Ken Fagerman wrote into the Verify team after pulling his mail order prescriptions out of his mailbox on a 91-degree-day.
It left him wondering-- does this harm my medication? Fagerman took precautions and sent the medication back and called Express Scripts, his provider. Fagerman said he was told by customer service that, "as long as the capsules weren't sticking together or melted," then they are "ok."
Fagerman found this to be an odd response, so he turned to us. Our verify team got to work using information from a local pharmacy owner and requirements set by the Federal Drug Administration.
The main issue with medication exposed to higher temperatures is a loss of potency.
"Potency would be the issue, if there is one," Koelzer said.
Koelzer said as far as health hazards, there's no definitive research proving that medication kept in excessive temperatures (cold or hot) can create an actual health concern. He chalks up the varying answers on this topic to the differing circumstances, temperatures and type of medications.
But it is worth noting that the FDA requires companies to mail prescriptions in proper packaging that allows it to be kept in the recommended temperatures.

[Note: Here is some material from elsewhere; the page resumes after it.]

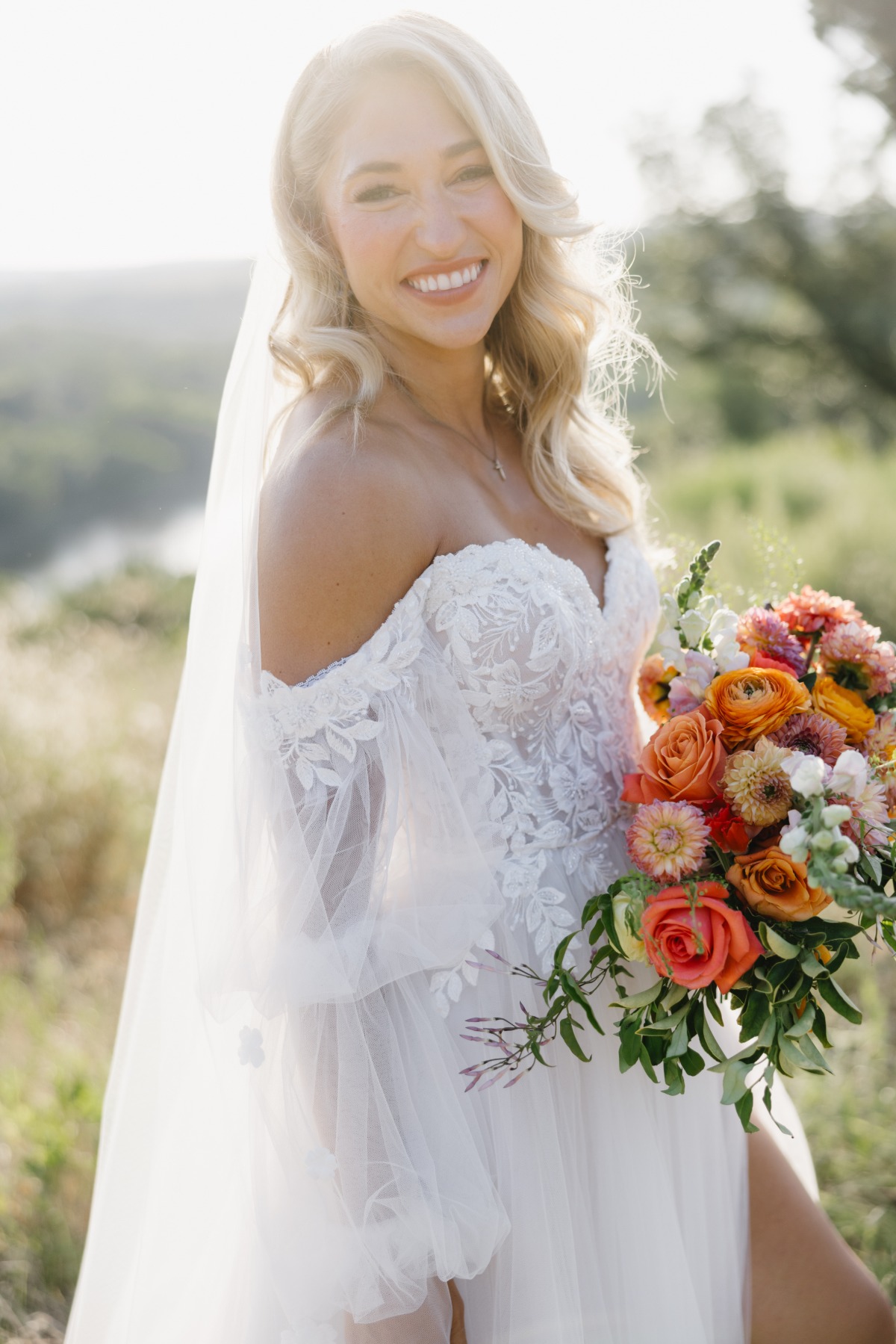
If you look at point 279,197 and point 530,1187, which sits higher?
point 279,197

"If you have choices-- its always better to stick with medication that you know has been kept at the correct temperature. As oppose to a 105 degree mail truck or mailbox," said Koelzer.
So we can Verify that while there is no definite health hazard, extreme heat, humidity and even cold temperatures can affect the potency of your medication.
If you have concerns with your own mail order prescriptions it is best to reach out to your provider and see what steps they take to protect your medication.